In the House, the striking statements of support for the president from both Speaker John Boehner, R-Ohio, and Majority Leader Eric Cantor, R-Va.—without preconditions—sharply increase the odds in favor of the administration. But the fact is that an unlikely bipartisan coalition of liberal Democrats and tea-party Republicans—the latter including some Paulites and some, probably a greater number, who will reflexively vote against anything supported by Barack Obama—poses a real challenge to success.

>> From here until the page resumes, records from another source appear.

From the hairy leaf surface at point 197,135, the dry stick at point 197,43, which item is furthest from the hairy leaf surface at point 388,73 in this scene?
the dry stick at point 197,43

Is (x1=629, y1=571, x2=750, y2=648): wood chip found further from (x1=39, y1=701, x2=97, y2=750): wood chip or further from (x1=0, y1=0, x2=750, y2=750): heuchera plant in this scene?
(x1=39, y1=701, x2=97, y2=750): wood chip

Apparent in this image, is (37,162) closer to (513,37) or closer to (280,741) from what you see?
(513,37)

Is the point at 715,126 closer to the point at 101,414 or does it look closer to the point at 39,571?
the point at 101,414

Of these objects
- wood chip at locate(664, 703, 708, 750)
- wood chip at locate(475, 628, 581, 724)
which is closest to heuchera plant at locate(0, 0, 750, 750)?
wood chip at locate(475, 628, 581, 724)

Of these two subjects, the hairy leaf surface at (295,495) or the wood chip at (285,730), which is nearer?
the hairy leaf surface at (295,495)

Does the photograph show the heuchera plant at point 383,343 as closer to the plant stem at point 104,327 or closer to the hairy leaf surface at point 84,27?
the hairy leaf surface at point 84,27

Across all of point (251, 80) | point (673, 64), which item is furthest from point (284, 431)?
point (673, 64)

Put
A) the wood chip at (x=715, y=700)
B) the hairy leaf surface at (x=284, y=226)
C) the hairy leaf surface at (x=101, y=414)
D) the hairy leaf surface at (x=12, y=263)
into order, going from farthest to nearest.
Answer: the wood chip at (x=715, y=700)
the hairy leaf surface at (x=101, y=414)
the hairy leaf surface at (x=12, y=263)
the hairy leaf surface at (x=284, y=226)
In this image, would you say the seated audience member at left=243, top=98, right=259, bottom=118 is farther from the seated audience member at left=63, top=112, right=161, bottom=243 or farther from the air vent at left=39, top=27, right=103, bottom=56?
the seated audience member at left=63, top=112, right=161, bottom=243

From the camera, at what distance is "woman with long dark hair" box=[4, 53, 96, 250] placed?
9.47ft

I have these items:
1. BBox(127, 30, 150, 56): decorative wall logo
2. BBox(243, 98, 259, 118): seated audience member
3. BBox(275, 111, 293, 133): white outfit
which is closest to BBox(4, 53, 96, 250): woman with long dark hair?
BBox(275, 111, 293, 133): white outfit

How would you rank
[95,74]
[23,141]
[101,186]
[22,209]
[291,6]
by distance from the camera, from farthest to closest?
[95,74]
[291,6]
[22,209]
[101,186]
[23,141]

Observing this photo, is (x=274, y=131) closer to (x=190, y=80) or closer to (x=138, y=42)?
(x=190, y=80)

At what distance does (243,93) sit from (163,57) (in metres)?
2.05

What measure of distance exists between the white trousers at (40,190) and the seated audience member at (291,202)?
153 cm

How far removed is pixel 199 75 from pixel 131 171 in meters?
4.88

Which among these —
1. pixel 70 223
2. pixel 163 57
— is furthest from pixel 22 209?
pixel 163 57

When I heard the president, that challenge was my first thought. My second was the larger dynamic of a congressional schedule already attenuated and overbooked. The House is scheduled to be in session for four days beginning Sept. 9, four days beginning Sept. 17, and one more day, Sept. 30, a total of nine this month. It has scheduled only 14 days in October, and all of eight in November. Now, let’s see, what do they have to do? Start with keeping the government functioning via appropriations or continuing resolutions for the fiscal year that starts Oct. 1. Then there is the debt ceiling, with the drop-dead date for raising it coming somewhere around mid-October (the House is set to be away from Oct. 12-27.) And there is the farm bill, with an urgent need to resolve it before Sept. 30, when the current extension expires.
It is hard to imagine that Congress will resolve the Syria issue in a couple of days of debate, especially since the House will be inclined to write and debate its own resolution, several committees will be clamoring to hold hearings, and most members will want to take time on the floor to explain their positions. Just as important, Syria will occupy the full time and attention of all the major players here, including congressional leaders, executive officials, and the media. But resolving the showdowns over spending and the debt limit, with their own end-game negotiations, also require the full time and attention of the same players, with the possible exceptions of the chairs of the money committees, the Treasury secretary, the head of OMB, and so on. And they can’t make any decisions without the involvement of their superiors.
I have seen many instances of an overloaded agenda with a limited amount of time, usually at the end of sessions or right before elections. But I have never seen anything quite like this. For Boehner, this could be a welcome excuse—what Washington Post blogger Greg Sargent called an “escape hatch”—to put off the fights over government shutdowns and debt-ceiling breaches for a couple of months. But that only would put off the time of reckoning; it will not solve the problems or lessen the chasm between the Republicans in Congress and the president and his Democrats over the fiscal issues, nor will it create a path to resolution of a farm bill that has been caught in ideological hell for a seeming eternity.
Maybe the alliance among Boehner, Cantor, and Obama on Syria will ease the way to a deal on spending and the debt limit. Yeah, right. Meanwhile, a right-wing chorus of outsiders such as Erick Erickson suggest that the Republicans should hold the funding for Obamacare hostage to their votes on a Syrian resolution, while Rush Limbaugh suggests that the Syrian rebels gassed their own people. As the Chinese say, interesting times ahead.